CINQUENTA ANOS ATRÁS...
EU ESTAVA LÁ! ONDE?
Por ANTONIO MIRANDA
Não devia declarar... Mas vou completar 78 anos em agosto de 2018. Eu sou mais velho que Brasília? Não e não. Brasília era uma aspiração dos que lutaram pela Independência do Brasil, o sonho dos que desejaram a interiorização do Brasil e a aspiração de JK... Aliás ele confessou que foi cobrado em um comício em Goiás, durante a campanha presidencial que o levou ao Catete. Perguntaram que, se ele jurava uma fidelidade às aspirações nacionalistas do Brasil, deveria construir Brasília. E ele seguiu o conselho, ou a cobrança do eleitor.
Mas eu deixei o Brasil na época da ditadura militar. Por certo, para a fuga eu consegui uma carona em um voo militar brasileiro para o Equador, com escalas em Brasília e Manaus... Tive, então, a oportunidade de passar um dia na Nova Capital! Manaus eu já conhecia, mas aconteceu uma pane no avião e passamos uns dias na Amazônia peruana antes de chegar a Quito, e de lá seguir até Caracas, cruzando o território colombiano. Foi na Venezuela, onde vivi sete anos, que completei meus estudos em Bibliotecología, e depois, meia pós-graduação em Filosofia. Não completei porque a Universidad Central de Venezuela foi invadida pelos militares. Meses antes eu fui preso no mesmo momento que Darcy Ribeiro. Ele foi desterrado de volta para o sul do continente, eu fui retirado da prisão pelo cônsul brasileiro Alberto da Costa de Silva.
Mas o que eu queria mesmo revelar aqui era outra coisa... 1968 foi o ano de um festival de música que marcou a nossa cultura. Foi no Maracanãzinho, no Rio de Janeiro. Os vencedores do festival foram os nossos (já então) consagrados Tom Jobim e Chico Buarque, com a composição Sabiá. Quando o jurado revelou o resultado, foi vaiado. Vaiaram dois dos nossos gênios musicais!!! Eu estava lá. Havia chegado ao Rio depois de uma longa viagem por terra desde a Venezuela, cruzando a Colômbia, o Perú, etc, entrando no Brasil por Corumbá e, de trem — que já foi desativado — até São Paulo e Rio de Janeiro. Viagem memorável. Mas também memorável foi assistir ao Festival... Em plena ditadura militar, o público cantando a música de Geraldo Vandré... Não sabia o que explicar para meu companheiro de viagem, o venezuelano Gustavo Gutiérrez! Ele sabia quem eram Chico e Tom Jobim... Na saída do estádio, o povo cantando: "Vem, vamos embora..." e "quem sabe faz a hora, não espera acontecer".

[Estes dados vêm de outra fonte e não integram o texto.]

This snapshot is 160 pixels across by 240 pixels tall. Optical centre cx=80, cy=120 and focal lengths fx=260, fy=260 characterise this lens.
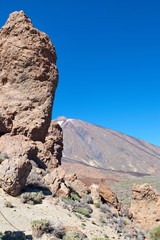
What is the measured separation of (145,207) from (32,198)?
6898 mm

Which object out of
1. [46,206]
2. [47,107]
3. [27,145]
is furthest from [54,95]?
[46,206]

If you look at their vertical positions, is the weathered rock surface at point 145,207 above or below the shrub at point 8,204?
above

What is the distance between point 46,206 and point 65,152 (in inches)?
4012

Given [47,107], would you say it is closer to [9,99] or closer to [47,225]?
[9,99]

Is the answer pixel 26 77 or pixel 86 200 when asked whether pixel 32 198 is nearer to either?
pixel 86 200

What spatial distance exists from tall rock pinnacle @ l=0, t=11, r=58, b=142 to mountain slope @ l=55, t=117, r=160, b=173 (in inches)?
3082

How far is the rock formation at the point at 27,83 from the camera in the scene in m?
14.2

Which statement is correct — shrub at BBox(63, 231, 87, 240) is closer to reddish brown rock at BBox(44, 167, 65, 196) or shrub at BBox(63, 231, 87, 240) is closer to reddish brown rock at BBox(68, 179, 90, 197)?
reddish brown rock at BBox(44, 167, 65, 196)

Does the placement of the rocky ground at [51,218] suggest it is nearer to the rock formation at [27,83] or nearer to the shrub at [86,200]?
the shrub at [86,200]

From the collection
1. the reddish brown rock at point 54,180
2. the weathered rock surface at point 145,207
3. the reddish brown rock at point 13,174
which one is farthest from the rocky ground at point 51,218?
the weathered rock surface at point 145,207

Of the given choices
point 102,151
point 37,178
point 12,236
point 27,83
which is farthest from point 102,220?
point 102,151

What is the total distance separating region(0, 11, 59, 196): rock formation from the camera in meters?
14.2

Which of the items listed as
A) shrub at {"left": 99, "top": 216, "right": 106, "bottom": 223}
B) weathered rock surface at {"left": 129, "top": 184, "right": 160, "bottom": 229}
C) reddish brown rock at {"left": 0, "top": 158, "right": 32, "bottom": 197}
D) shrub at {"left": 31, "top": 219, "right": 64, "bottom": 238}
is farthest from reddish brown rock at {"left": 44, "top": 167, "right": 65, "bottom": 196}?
weathered rock surface at {"left": 129, "top": 184, "right": 160, "bottom": 229}

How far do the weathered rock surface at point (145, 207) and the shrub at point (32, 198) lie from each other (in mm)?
6169
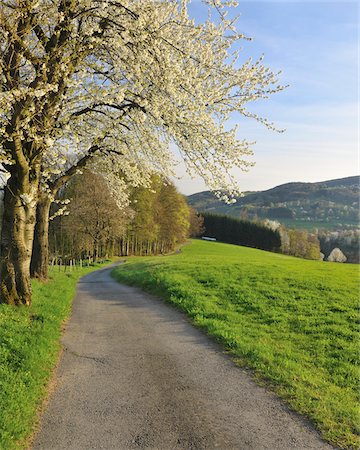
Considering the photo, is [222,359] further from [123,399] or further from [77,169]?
[77,169]

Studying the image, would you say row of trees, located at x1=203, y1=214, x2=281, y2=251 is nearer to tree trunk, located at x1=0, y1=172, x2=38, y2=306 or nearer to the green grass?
the green grass

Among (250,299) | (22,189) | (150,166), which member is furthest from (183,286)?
(22,189)

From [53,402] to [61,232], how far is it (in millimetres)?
44882

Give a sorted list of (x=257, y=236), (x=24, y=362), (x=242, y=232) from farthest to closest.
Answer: (x=242, y=232)
(x=257, y=236)
(x=24, y=362)

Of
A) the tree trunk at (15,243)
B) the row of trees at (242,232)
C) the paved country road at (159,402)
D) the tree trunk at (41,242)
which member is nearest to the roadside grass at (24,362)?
the paved country road at (159,402)

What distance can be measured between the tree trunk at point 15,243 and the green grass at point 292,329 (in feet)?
18.8

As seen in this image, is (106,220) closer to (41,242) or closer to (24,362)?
(41,242)

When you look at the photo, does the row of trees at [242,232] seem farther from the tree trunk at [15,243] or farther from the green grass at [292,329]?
the tree trunk at [15,243]

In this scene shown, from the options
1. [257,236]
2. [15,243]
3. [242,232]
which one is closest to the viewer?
[15,243]

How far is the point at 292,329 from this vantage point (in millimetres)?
11617

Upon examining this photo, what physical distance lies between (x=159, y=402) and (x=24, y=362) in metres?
2.99

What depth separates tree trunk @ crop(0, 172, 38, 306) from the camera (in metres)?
12.0

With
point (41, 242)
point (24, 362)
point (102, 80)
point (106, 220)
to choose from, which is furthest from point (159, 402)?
point (106, 220)

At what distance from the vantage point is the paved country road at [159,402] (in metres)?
5.40
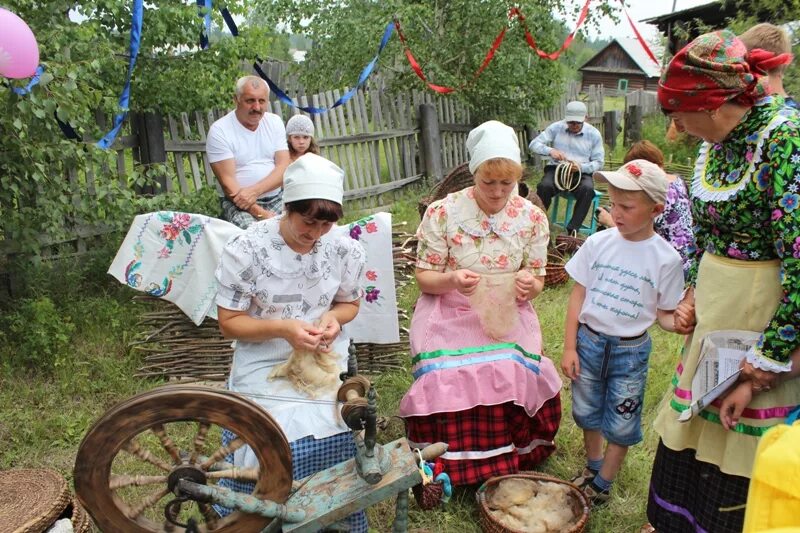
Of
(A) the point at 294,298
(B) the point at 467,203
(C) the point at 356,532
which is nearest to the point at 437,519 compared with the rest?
(C) the point at 356,532

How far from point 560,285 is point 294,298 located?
3652mm

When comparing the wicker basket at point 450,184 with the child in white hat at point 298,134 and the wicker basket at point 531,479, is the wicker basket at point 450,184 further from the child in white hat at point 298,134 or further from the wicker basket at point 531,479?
the wicker basket at point 531,479

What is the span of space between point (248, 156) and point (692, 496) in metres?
3.36

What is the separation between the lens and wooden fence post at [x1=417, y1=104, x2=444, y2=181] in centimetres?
902

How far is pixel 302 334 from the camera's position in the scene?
7.16ft

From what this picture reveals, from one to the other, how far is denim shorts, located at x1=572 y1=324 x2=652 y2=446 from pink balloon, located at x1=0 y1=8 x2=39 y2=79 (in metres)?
2.67

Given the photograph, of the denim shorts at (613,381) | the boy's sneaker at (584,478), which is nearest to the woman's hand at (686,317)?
the denim shorts at (613,381)

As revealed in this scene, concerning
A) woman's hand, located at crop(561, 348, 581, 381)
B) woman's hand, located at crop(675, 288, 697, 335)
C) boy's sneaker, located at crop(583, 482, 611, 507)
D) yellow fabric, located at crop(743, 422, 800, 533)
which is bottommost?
boy's sneaker, located at crop(583, 482, 611, 507)

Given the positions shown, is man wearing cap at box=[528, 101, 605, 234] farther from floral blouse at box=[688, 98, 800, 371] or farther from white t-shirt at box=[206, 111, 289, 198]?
floral blouse at box=[688, 98, 800, 371]

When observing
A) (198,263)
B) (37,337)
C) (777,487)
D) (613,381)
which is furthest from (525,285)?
(37,337)

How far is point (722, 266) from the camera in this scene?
6.11 feet

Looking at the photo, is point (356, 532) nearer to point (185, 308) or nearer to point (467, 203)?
point (467, 203)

Para concluir esta história, em 1968 eu estava escrevendo "Tu País está Feliz". Dois ou três poemas foram traduzidos de poemas antigos que eu escrevera quando vivia no Rio de Janeiro. E os demais escritos em castelhano, no impulso da emoção do movimento estudantil de 1968 que agitou Paris e o mundo.
Ao regressarmos a Caracas comecei a trabalhar no projeto de montagem do espetáculo poético-musical. Não foi fácil conseguir pois alguns dos maiores diretores rejeitaram... Até que Gustavo Gutiérrez, o jovem que viera comigo ao Rio de Janeiro, me levou à casa do jovem compositor Xulio Formoso e começamos as parcerias musicais. Depois fomos conversar com o diretor argentino Carlos Gimenez no café do Ateneo de Caracas. Ele ficou entusiasmado com o projeto e começou a montagem, paralelamente a uma grande montagem que dirigia no teatro do Ateneo. Estávamos em 1970. Conseguimos dois dias, em horários alternativos, para a estreia e uma apresentação... A estreia foi no dia 28 de fevereiro de 1971. Depois o espetáculo foi levado para muitos países, com Gustavo Gutiérrez como um dos atores principais.
E para finalizar mesmo, cabe o registro: quem estava lá na inauguração foi a então jornalista, professora-doutora e crítica literária Elga Pérez-Laborde, chilena, agora uma de nossas grandes amigas em Brasília!!! Homenagens para ela.
Obs. Quem aparece na capa desta 17ª. edição de Tu País está Feliz, em português, e versão em russo de Oleg Almeida, é... Gustavo Gutiérrez, aquele jovem estudante que estava no Maracanãzinho cinquenta anos atrás.